Catharine.

The majority of the nine deputies who have been appointed to work at our new Code having now arrived, we shall embark to-morrow upon that great and epoch-making task with due solemnity.

What a contrast does the vigorous letter of Catharine "Slay-Czar," as Horace Walpole was pleased to call her, present to the following letter of Louis XVI., written to Lavoisier, the Physicist, while the premonitory grumblings of the coming storm were still audible!
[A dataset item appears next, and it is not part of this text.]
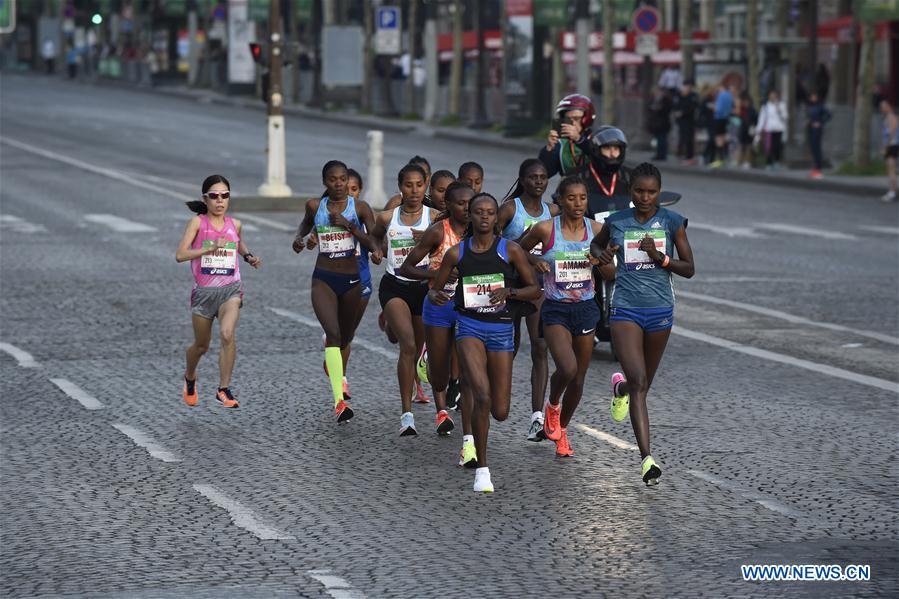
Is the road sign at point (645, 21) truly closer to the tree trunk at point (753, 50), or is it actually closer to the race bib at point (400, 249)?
the tree trunk at point (753, 50)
Versailles le 15 Mars 1789.

Votre derniere experience, Monsieur, fixe encore toutte mon admiration. Cette découverte prouve que vous avez aggrandi la sphère des connoissances utiles. Vos expériences sur le gaz inflammable prouvent combien vous vous occupiez de cette science admirable qui, tous les jours, fait de nouveaux progrès. La Reine et quelques personnes que je desire rendre témoins de votre découverte, se réuniront dans mon cabinet, demain a sept heures du soir. Vous me ferez plaisir de m'i apporter le traitté des gaz inflammables. Vous connoissez, Monsieur, toutte mon amitié pour vous.

Louis.

[Translation].

Versailles 15 March 1789.

Sir,—My admiration is still wholly riveted upon your latest experiment. This discovery proves that you have enlarged the sphere of useful knowledge. Your experiments on inflammable gas prove to what extent you have cultivated that admirable science which is daily making further strides. The Queen and a few persons to whom I am anxious to show your discovery will meet in my study to-morrow evening, at seven. I shall be pleased if you will bring with you the Treatise on inflammable Gas. You are not unaware, sir, of the very great friendship which I bear you.